Curt Guyette plenary

Photos by Rich Press
Curt Guyette addresses the PDD 2016 audience. Photos by Rich Press

How the confluence of citizen activism, science and journalism led to uncovering Flint’s water disaster
By Austin Hong

During a plenary talk at DCSWA’s 2016 Professional Development Day, Curt Guyette pulled back the curtain on the Flint water crisis, exposing the extent to which the city, state and even federal governments failed to ensure clean water for the Michigan community. However, Guyette also told an even larger story – one about the breakdown of democracy.
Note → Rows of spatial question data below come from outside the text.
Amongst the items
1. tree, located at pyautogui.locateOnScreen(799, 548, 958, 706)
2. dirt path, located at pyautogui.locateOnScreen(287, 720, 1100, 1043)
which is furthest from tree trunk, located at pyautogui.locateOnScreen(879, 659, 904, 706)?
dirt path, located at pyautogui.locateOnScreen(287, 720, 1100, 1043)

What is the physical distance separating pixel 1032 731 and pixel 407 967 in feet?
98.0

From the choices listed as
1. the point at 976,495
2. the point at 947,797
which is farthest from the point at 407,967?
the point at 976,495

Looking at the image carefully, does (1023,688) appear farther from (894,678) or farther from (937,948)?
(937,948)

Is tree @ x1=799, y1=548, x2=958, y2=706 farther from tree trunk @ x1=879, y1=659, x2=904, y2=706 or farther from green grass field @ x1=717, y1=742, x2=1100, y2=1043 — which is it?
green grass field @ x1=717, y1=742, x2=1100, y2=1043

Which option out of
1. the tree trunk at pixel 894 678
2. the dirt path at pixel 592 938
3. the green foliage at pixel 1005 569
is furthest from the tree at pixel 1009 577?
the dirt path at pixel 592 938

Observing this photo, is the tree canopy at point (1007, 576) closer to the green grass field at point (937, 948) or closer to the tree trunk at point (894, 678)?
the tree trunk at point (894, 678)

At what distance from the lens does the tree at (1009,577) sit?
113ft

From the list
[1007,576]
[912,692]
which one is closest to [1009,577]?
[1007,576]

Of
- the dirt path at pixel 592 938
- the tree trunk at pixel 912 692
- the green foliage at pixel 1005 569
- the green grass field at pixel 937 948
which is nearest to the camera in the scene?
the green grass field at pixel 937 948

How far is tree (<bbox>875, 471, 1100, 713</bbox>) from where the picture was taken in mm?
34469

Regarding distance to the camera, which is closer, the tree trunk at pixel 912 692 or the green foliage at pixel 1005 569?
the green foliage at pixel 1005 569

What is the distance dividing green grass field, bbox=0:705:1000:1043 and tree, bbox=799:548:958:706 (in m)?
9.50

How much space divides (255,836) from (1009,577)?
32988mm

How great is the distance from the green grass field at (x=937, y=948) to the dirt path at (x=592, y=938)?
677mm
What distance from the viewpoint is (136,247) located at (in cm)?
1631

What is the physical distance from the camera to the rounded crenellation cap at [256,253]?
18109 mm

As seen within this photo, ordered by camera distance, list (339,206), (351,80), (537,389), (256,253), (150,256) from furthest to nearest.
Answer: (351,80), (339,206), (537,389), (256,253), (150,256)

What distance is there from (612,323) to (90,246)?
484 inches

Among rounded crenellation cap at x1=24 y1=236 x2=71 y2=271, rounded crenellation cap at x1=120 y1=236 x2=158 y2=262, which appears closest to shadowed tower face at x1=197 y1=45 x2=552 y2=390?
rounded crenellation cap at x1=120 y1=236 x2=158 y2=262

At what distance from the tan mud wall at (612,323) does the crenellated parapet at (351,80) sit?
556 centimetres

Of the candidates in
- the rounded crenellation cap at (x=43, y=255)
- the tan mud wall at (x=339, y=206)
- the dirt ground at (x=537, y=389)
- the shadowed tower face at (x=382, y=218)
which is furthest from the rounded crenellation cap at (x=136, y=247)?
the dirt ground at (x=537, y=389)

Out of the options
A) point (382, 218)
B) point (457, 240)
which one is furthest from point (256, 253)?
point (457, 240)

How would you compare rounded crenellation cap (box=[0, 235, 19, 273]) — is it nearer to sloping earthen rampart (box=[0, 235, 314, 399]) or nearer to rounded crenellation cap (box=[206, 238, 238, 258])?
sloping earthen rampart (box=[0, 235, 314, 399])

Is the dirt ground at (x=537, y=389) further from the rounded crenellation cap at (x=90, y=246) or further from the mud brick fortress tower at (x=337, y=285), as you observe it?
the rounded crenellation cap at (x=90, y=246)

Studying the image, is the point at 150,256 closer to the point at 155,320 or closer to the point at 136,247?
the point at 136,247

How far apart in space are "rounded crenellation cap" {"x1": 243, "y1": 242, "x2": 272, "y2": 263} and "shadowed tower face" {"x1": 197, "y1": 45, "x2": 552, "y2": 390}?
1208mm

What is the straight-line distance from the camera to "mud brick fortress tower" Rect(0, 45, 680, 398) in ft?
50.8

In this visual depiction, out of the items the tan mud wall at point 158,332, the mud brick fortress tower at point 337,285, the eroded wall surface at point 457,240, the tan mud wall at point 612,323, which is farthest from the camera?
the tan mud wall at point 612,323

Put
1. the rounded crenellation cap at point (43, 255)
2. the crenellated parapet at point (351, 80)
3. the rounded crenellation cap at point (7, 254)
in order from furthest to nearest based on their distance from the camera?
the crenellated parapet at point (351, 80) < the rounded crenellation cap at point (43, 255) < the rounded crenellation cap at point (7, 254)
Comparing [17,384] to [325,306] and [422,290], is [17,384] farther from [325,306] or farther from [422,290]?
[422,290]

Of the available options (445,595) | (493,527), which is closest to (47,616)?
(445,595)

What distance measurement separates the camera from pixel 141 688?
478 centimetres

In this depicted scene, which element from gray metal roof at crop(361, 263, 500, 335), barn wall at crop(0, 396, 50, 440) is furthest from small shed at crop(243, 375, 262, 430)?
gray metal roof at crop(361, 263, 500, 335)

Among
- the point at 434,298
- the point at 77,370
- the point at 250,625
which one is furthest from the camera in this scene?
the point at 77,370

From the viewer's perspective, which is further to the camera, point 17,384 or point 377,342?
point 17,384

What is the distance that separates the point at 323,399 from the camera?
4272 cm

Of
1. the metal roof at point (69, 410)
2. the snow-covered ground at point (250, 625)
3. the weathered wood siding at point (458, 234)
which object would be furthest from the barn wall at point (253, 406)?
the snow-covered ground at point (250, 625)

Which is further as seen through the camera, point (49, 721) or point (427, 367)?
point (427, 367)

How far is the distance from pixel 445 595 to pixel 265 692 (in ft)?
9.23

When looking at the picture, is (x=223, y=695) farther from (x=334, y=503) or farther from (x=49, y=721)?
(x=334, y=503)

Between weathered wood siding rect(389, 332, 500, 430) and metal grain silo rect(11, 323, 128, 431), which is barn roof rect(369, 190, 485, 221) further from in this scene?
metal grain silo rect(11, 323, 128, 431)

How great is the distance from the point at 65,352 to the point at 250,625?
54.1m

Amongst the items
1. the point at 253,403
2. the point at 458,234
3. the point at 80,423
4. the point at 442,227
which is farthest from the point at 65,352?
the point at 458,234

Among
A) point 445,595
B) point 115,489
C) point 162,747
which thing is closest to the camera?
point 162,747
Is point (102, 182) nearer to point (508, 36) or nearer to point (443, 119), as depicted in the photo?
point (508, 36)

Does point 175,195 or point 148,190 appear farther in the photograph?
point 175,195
As an investigative reporter for the American Civil Liberties Union (ACLU) of Michigan, Guyette’s civil rights focus highlighted the essential element of the crisis. Flint was more than just a failure of government process, he said – it was a systematic suppression of a community’s basic rights.

Guyette began the session with a short video he had produced with the ACLU of Michigan during the summer of 2015, titled “HARD TO SWALLOW: Toxic Water Under a Toxic System in Flint.” The video revealed how Michigan state law allows the state to take decision-making power from its residents and hand it to an appointed “Emergency Manager.” To save money, the manager appointed for Flint changed the municipal water source from Detroit’s system to water from the heavily polluted Flint River, to the widespread dismay of Flint residents. As Guyette put it, “You bring in these supposed experts and they don’t have to cave into any political pressure.”

Of course, fighting the decisions of the emergency manager required more than just asking nicely. Action required information, and Guyette was willing to go to great lengths to get it. “All we wanted to do was find out the truth about the water in Flint,” said Guyette. In this pursuit, Guyette was meticulous, gathering anecdotal evidence from citizens, hiring scientists to test samples of the water from Flint, and even examining the lead testing methodology used by the state. Guyette emphasized the objectivity with which he and his collaborators approached the issue. “If we went into this, and found that the state was telling the truth about the water, then great. We would hold a press conference and confirm what the state has said and not to worry.”

GuyetteAs we now know, the state testing was wrong, and lead was leaching into the water supply. The people of Flint were being poisoned, and worse, it seems that some government agencies knew what was happening and still did nothing. Guyette recalled an email from the EPA’s Region 5 water division branch chief that included the line, “I’m not so sure Flint is the community we want to go out on a limb for.”

Thankfully, Guyette’s work paid off. The evidence he gathered, in conjunction with the citizen activists and scientists, was too damning to ignore, and major national publications took up the story. Flint has returned to sourcing water treated in Detroit (though they are now paying to rent the pipe that they had previously owned), and many of the guilty parties are either out of a job or under investigation at the federal and state levels. “There are probably about five or six people who have resigned, or gotten fired,” Guyette said. “Now the U.S. Department of Justice is investigating, the FBI is investigating, the Michigan attorney general’s office is investigating. These are all criminal investigations.”

Though no investigation can ever reverse what has happened, the people of Flint can rest assured that their voices were heard, and that the stifling of the democratic process did not go unpunished. Curt Guyette’s careful investigation brought the voices of a city to the audience of a nation, demonstrating that persistent journalism informed by science really does make a difference.